===== Excerpted records =====

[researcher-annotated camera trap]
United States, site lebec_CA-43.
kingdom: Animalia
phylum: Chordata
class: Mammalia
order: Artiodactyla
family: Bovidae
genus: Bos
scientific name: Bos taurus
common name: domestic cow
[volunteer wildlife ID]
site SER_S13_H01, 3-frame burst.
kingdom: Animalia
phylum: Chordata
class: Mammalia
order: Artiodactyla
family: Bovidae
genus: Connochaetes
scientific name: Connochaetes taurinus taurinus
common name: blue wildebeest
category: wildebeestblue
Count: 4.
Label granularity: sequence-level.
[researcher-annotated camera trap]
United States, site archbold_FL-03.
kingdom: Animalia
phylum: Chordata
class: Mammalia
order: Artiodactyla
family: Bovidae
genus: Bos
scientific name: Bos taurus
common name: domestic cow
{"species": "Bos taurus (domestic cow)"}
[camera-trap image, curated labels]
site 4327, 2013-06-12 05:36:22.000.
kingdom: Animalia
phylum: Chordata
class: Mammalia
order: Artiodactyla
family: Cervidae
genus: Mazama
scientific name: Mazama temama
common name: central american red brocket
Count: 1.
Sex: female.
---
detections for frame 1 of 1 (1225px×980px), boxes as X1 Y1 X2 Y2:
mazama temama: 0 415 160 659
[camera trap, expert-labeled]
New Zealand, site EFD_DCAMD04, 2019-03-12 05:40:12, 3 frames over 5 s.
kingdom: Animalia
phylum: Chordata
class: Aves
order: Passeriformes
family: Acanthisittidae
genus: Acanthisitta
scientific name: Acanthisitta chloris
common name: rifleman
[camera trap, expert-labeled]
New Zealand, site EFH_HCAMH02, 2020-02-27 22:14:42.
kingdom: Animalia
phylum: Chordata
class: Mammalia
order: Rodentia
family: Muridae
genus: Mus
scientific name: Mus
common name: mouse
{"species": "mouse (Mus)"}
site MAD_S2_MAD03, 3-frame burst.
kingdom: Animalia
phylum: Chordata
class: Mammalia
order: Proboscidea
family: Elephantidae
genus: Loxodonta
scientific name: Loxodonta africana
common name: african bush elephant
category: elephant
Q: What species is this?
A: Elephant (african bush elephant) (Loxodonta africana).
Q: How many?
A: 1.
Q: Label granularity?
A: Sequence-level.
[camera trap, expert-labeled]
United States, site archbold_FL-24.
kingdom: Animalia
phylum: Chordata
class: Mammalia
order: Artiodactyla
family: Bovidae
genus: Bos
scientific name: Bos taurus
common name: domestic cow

=====

● **Exercise description**:
Output each record exactly, leaving nothing out.

● **Written reply**:
[researcher-annotated camera trap]
United States, site lebec_CA-43.
kingdom: Animalia
phylum: Chordata
class: Mammalia
order: Artiodactyla
family: Bovidae
genus: Bos
scientific name: Bos taurus
common name: domestic cow
[volunteer wildlife ID]
site SER_S13_H01, 3-frame burst.
kingdom: Animalia
phylum: Chordata
class: Mammalia
order: Artiodactyla
family: Bovidae
genus: Connochaetes
scientific name: Connochaetes taurinus taurinus
common name: blue wildebeest
category: wildebeestblue
Count: 4.
Label granularity: sequence-level.
[researcher-annotated camera trap]
United States, site archbold_FL-03.
kingdom: Animalia
phylum: Chordata
class: Mammalia
order: Artiodactyla
family: Bovidae
genus: Bos
scientific name: Bos taurus
common name: domestic cow
{"species": "Bos taurus (domestic cow)"}
[camera-trap image, curated labels]
site 4327, 2013-06-12 05:36:22.000.
kingdom: Animalia
phylum: Chordata
class: Mammalia
order: Artiodactyla
family: Cervidae
genus: Mazama
scientific name: Mazama temama
common name: central american red brocket
Count: 1.
Sex: female.
---
detections for frame 1 of 1 (1225px×980px), boxes as X1 Y1 X2 Y2:
mazama temama: 0 415 160 659
[camera trap, expert-labeled]
New Zealand, site EFD_DCAMD04, 2019-03-12 05:40:12, 3 frames over 5 s.
kingdom: Animalia
phylum: Chordata
class: Aves
order: Passeriformes
family: Acanthisittidae
genus: Acanthisitta
scientific name: Acanthisitta chloris
common name: rifleman
[camera trap, expert-labeled]
New Zealand, site EFH_HCAMH02, 2020-02-27 22:14:42.
kingdom: Animalia
phylum: Chordata
class: Mammalia
order: Rodentia
family: Muridae
genus: Mus
scientific name: Mus
common name: mouse
{"species": "mouse (Mus)"}
site MAD_S2_MAD03, 3-frame burst.
kingdom: Animalia
phylum: Chordata
class: Mammalia
order: Proboscidea
family: Elephantidae
genus: Loxodonta
scientific name: Loxodonta africana
common name: african bush elephant
category: elephant
Q: What species is this?
A: Elephant (african bush elephant) (Loxodonta africana).
Q: How many?
A: 1.
Q: Label granularity?
A: Sequence-level.
[camera trap, expert-labeled]
United States, site archbold_FL-24.
kingdom: Animalia
phylum: Chordata
class: Mammalia
order: Artiodactyla
family: Bovidae
genus: Bos
scientific name: Bos taurus
common name: domestic cow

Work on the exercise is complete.